● **Exercise**
From the data below, set down exactly the lines between the one holding "Steps – Your Title Text Here" and the one holding "The Big Picture", inclusive, and no others.

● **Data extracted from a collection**
<<<<

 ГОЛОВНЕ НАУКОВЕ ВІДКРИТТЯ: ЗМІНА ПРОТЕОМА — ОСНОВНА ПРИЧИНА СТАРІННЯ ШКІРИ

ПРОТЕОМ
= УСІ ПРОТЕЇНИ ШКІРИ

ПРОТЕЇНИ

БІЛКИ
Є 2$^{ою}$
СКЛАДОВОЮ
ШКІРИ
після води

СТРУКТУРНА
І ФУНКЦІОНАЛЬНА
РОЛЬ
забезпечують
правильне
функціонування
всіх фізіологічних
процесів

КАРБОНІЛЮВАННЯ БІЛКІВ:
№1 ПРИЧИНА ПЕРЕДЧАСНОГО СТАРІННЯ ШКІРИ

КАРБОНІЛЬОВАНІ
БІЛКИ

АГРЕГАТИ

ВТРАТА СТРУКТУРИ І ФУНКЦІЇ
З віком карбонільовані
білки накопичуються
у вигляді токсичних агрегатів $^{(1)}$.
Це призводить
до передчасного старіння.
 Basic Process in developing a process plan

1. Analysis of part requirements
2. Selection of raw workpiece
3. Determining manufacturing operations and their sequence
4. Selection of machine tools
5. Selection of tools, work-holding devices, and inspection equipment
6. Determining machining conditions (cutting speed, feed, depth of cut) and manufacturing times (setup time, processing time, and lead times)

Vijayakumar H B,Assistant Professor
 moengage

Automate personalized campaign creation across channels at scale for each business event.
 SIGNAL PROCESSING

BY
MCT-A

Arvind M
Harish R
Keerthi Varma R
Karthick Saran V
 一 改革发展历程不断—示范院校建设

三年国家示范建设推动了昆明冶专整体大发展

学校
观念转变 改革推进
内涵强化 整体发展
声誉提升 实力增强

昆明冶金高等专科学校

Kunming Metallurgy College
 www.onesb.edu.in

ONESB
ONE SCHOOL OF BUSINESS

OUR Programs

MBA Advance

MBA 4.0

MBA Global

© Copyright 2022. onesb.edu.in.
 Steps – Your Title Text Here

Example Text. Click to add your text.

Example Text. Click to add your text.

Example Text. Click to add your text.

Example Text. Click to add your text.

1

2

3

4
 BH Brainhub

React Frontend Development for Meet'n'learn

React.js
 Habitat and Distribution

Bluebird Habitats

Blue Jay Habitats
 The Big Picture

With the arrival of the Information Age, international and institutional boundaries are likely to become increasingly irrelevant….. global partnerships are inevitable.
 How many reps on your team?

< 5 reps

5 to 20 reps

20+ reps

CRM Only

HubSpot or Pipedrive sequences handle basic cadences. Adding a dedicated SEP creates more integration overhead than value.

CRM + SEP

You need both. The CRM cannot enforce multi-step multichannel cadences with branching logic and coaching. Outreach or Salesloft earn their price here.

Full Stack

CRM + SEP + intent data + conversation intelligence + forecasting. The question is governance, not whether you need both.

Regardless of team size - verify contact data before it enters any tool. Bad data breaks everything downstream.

>>>>

● **Exercise answer**
 Steps – Your Title Text Here

Example Text. Click to add your text.

Example Text. Click to add your text.

Example Text. Click to add your text.

Example Text. Click to add your text.

1

2

3

4
 BH Brainhub

React Frontend Development for Meet'n'learn

React.js
 Habitat and Distribution

Bluebird Habitats

Blue Jay Habitats
 The Big Picture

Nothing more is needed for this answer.